**Document text**

But this is illusory–the truth is, when considering the City through the lens of the Industry, Los Angeles can be much smaller than the sum of its parts. And, I’ve found, unless you treat LA (and the Industry) as a community worth participating in, the vastness of the world we’re living in can come along and swallow you whole.

Now, I’m lucky and have family and friends–some of whom I consider a second family of choice–in Los Angeles, and that has empowered me and enriched my life in all manner of ways (more on this in a later post, trust). But while the placement of my family is serendipitous, I’ve also consciously worked to continue to build this network of amazing folks and support for myself to ensure that I remain grounded and connected. And because this work has kept me sane and fulfilled, even when I’m not actually working, I wanted to share some thoughts on some strategies for building similar support networks and finding great folks of which everyone can avail themselves.

Theatre Companies! Guys, theatres are great; theatre is great. Working on a stage, whether it’s classical work or avant garde or anything in between, is the best way to keep your muscles limber and your creative mind active. And the theatre scene in LA is amazing–spectacular, rich, and varied, with opportunities large and small everywhere you look. I know people give LA theatre a bad rep, but I’m telling you, as an actor who has had the privilege to work in some of the best and the least glamorous venues in this City, they’re full of it. Theatre is alive and well and just killing it in the City of Angels. So, go and seize it! From the Rockwell, to the Center Theatre Group, the Geffen, Antaeus, Theatre West, Musical Theatre West, Ensemble Studio Theatre, The Road, Sacred Fools, Boston Court, the Laguna Playhouse, Rogue Machine–the list goes on and on and on. These theatres make great theatre more often than not, and oftentimes, they have a company of actors that they call upon to do so. Audition–get involved! Though there are usually dues, the benefits are well worth it, and there’s always ways to make up some of the financial burden. Usher a show, volunteer to stuff some envelopes and sell some concessions, become an apprentice, and get in there. Company members can and probably will become like family to you (complete with drama: you’ve been forewarned), and they will support your hopes and help you achieve your goals. So go get in there!

Class! Speaking of working your muscles and your craft–class is an absolute joy, and in many ways, a must. The professional benefits are fairly self-evident: in class, you hone your craft, work on material you’re prepping, learn new skills and refresh oft-used ones, are exposed to new work, re-evaluate the classics, see yourself through the lens of a collective. But the social benefits, these are what really make class a necessity, to my thinking. With the right class or studio (whether they be a larger community like the amazing BGB Studio, or a single-instructor studio like those belonging to Jeanie Hackett or Cameron Watson), the folks that you meet are truly peers–both as artists and as people. They’re diligent, and they’re interested–they’re exploring the craft and the Industry just like you are, and that’s incredibly valuable. In my experience, classes are where you find some of the best and truest friends you can in this City, because they’re active and they’re also looking for community, which is the best possible scenario for establishing a friendship.

**Complete the following**
1. Which two single-instructor studios does the post on finding community in Los Angeles name as examples?
2. Transcribe the passage of the post on finding community in Los Angeles starting with "Now, I’m lucky" and going on through "can avail themselves.".

**Data extract**
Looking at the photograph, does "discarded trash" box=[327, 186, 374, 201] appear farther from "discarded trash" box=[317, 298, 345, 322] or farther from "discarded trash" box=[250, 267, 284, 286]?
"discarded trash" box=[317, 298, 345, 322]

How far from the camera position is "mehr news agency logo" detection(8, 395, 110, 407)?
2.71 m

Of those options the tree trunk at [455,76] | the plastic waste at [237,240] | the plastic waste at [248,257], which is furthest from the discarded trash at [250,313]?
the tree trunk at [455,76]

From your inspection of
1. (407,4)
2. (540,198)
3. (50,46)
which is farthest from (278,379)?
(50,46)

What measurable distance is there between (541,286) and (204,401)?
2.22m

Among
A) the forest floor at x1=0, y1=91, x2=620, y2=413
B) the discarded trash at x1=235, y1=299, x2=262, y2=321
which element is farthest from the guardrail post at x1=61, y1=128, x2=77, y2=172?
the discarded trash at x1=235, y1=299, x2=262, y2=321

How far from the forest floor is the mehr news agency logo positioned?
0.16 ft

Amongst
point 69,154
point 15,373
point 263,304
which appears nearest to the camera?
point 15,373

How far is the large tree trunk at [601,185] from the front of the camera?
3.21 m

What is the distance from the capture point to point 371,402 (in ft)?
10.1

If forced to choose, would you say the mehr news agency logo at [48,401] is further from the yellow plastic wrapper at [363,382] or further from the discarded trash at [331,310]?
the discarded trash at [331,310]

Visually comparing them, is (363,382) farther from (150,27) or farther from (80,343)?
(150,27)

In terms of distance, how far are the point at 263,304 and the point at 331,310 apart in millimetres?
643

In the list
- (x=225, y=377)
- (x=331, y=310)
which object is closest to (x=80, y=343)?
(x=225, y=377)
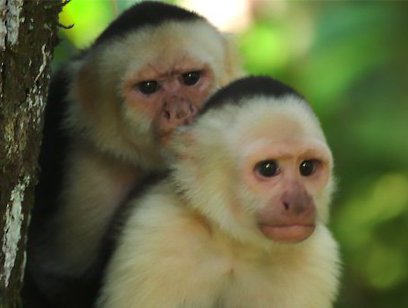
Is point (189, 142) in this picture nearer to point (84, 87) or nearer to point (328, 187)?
point (328, 187)

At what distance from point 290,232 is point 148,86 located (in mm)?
1333

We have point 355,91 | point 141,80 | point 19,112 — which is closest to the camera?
point 19,112

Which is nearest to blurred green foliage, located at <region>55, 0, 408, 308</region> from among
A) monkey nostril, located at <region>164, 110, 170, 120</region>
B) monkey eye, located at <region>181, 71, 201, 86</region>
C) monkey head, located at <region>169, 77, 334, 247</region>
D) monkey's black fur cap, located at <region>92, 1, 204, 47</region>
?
monkey's black fur cap, located at <region>92, 1, 204, 47</region>

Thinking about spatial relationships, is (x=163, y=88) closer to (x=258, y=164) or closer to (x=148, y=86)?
(x=148, y=86)

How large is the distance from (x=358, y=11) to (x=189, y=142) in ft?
5.35

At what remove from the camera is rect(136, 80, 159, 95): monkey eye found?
4680 mm

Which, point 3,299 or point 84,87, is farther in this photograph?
point 84,87

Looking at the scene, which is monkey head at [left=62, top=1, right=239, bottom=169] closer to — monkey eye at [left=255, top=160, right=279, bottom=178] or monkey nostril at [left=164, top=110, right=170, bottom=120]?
monkey nostril at [left=164, top=110, right=170, bottom=120]

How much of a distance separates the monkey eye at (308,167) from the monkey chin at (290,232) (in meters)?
0.25

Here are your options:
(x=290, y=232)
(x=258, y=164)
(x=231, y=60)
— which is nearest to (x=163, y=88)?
(x=231, y=60)

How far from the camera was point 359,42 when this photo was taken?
5.16 meters

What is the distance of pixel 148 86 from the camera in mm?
4688

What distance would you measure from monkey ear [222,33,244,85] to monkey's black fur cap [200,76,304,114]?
0.99m

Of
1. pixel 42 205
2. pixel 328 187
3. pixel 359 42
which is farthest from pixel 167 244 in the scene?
pixel 359 42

**Responses in order**
1. The studios of Jeanie Hackett and Cameron Watson.

2.
Now, I’m lucky and have family and friends–some of whom I consider a second family of choice–in Los Angeles, and that has empowered me and enriched my life in all manner of ways (more on this in a later post, trust). But while the placement of my family is serendipitous, I’ve also consciously worked to continue to build this network of amazing folks and support for myself to ensure that I remain grounded and connected. And because this work has kept me sane and fulfilled, even when I’m not actually working, I wanted to share some thoughts on some strategies for building similar support networks and finding great folks of which everyone can avail themselves.